Supplied data.
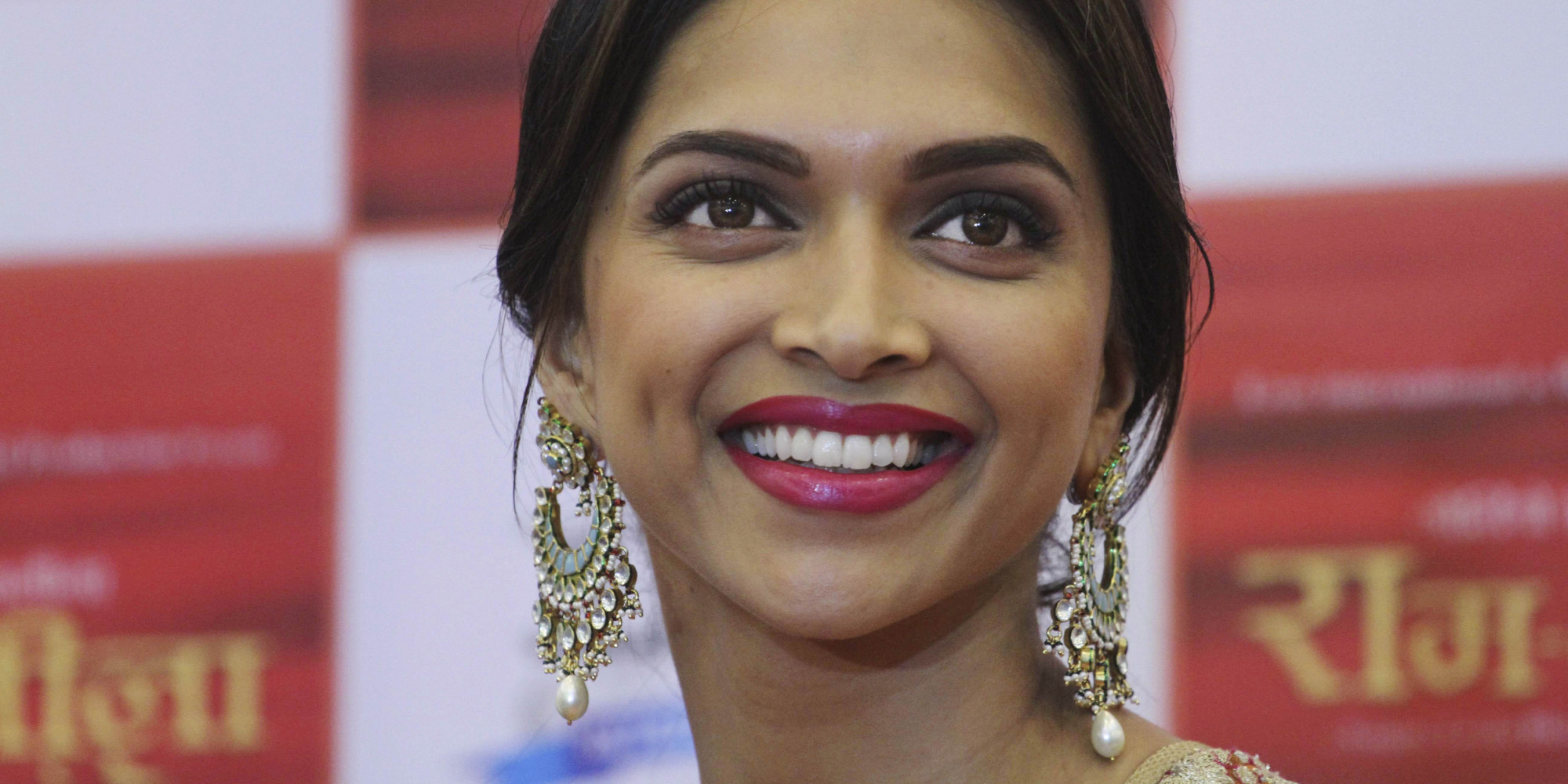 Bollywood Superstar Opens Up About Her Struggle With ...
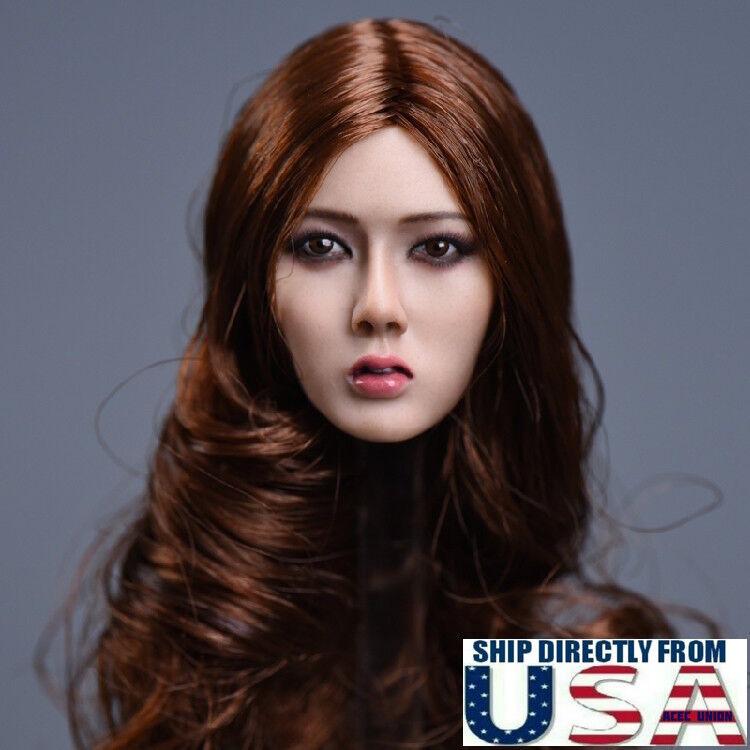 1 6 Asian Female Head Sculpt LONG BROWN HAIR For 12  PHICEN SUNTAN Figure U.S.A.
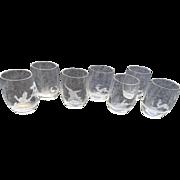 7 cut engraved Austrian Crystal glasses liquors juice Heirloom Animal scenics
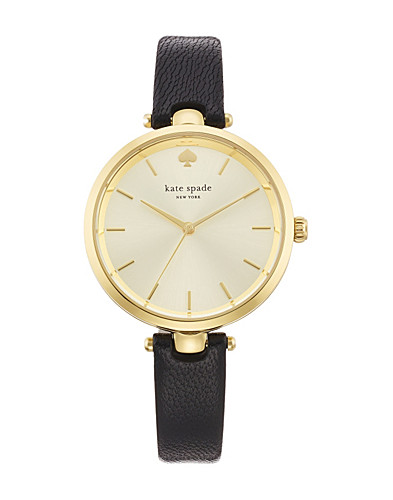 Holland Skinny Strap Watch (2200185529)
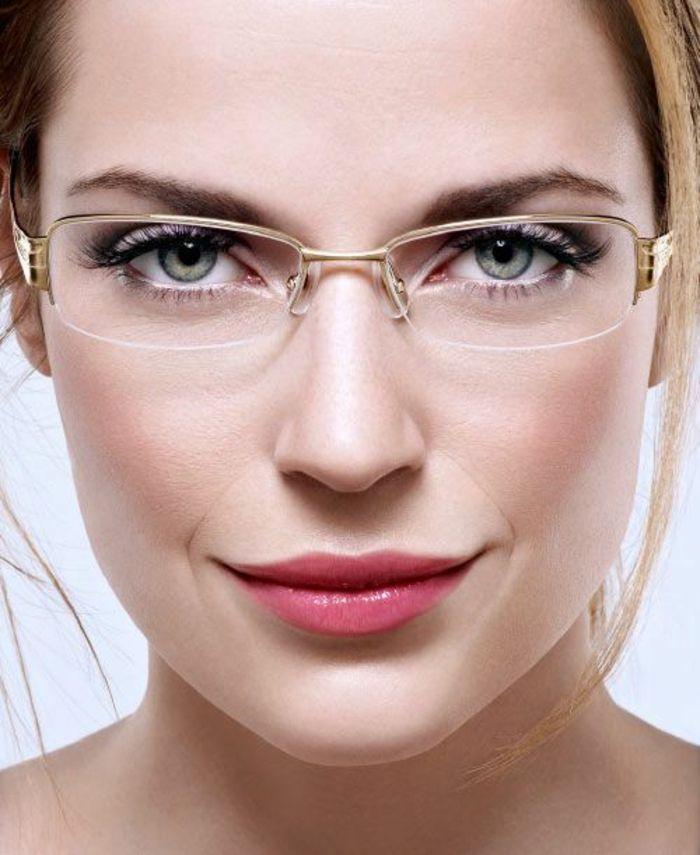 ▷ 1001 + Idées pour savoir comment choisir ses lunettes + les modèles selon  les types du visage   Glasses   Pinterest   Lentes, Gafas and Anteojos 910292f0da9f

Work instruction. Since only the text is wanted, repeat all the records above exactly and omit the pictures.

Exercise answer.
 Bollywood Superstar Opens Up About Her Struggle With ...
 1 6 Asian Female Head Sculpt LONG BROWN HAIR For 12  PHICEN SUNTAN Figure U.S.A.
 7 cut engraved Austrian Crystal glasses liquors juice Heirloom Animal scenics
 Holland Skinny Strap Watch (2200185529)
 ▷ 1001 + Idées pour savoir comment choisir ses lunettes + les modèles selon  les types du visage   Glasses   Pinterest   Lentes, Gafas and Anteojos 910292f0da9f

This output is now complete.